Labels have shown themselves willing to sue brands who use their music in their content on TikTok and other social networks without a proper sync licence.
However, TikTok has been working hard to make its Commercial Music Library (CML) an alternative for brands, with pre-cleared tracks that won’t spark lawsuits.
That library now contains more than 1m songs and sounds, and yesterday TikTok unveiled its latest effort to persuade more artists to sign up to be included: an ‘Artist Impact Program’.
The company has also inked distribution partnerships to support the library, with Believe, DistroKid and Vydia among the partners.
It has also offered some new stats to show how the library worked for one artist, US musician Inji, whose ‘Gaslight’ track was released in April 2022, and notched up 14bn views and 3m video creations on TikTok by the end of that year.
TikTok says that 65% of those views and 57% of the creations came from “businesses using the sound from the Commercial Music Library”.
Inji thus joins Nicky Youre’s track ‘Sunroof’ as a flagship case study for TikTok’s commercial library.
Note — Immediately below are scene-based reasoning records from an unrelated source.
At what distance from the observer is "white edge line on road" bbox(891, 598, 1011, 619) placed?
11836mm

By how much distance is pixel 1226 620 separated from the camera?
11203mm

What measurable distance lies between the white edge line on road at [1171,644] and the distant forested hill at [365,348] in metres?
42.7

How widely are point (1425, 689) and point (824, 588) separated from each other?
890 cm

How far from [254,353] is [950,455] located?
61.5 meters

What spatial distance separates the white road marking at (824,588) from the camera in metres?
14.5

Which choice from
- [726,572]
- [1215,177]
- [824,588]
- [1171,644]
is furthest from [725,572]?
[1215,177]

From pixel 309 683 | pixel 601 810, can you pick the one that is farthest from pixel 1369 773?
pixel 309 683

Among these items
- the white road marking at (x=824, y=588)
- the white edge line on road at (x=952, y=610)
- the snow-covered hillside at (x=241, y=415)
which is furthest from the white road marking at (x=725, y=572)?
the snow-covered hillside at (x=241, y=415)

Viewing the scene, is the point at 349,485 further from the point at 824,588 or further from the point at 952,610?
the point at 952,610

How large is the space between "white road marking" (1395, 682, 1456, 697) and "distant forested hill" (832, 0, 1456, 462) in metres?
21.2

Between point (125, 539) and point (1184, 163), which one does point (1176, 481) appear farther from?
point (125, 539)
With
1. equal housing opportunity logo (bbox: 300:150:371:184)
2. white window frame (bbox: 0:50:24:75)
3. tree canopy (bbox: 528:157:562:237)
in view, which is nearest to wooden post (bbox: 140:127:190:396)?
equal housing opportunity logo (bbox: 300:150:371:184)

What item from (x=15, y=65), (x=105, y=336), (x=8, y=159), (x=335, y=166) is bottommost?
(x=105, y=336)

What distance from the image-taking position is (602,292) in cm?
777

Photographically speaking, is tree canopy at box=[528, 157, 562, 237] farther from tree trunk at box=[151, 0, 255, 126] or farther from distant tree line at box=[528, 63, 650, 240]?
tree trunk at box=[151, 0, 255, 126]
ByteDance’s music boss Ole Obermann hailed the latter in his appearance at the NY:LON Connect conference earlier this year.
Obermann said that TikTok’s ambition is to “double, triple, quadruple that side of the business” – referring to sync licensing.
“Not just TikTok. If you look at the size that short-form video is going to be as a business in a few years [it’s] hundreds of billions of dollars of advertising. If you can get a small percentage of that to go to the music that is used in those videos, you’re talking a few billion dollars already.”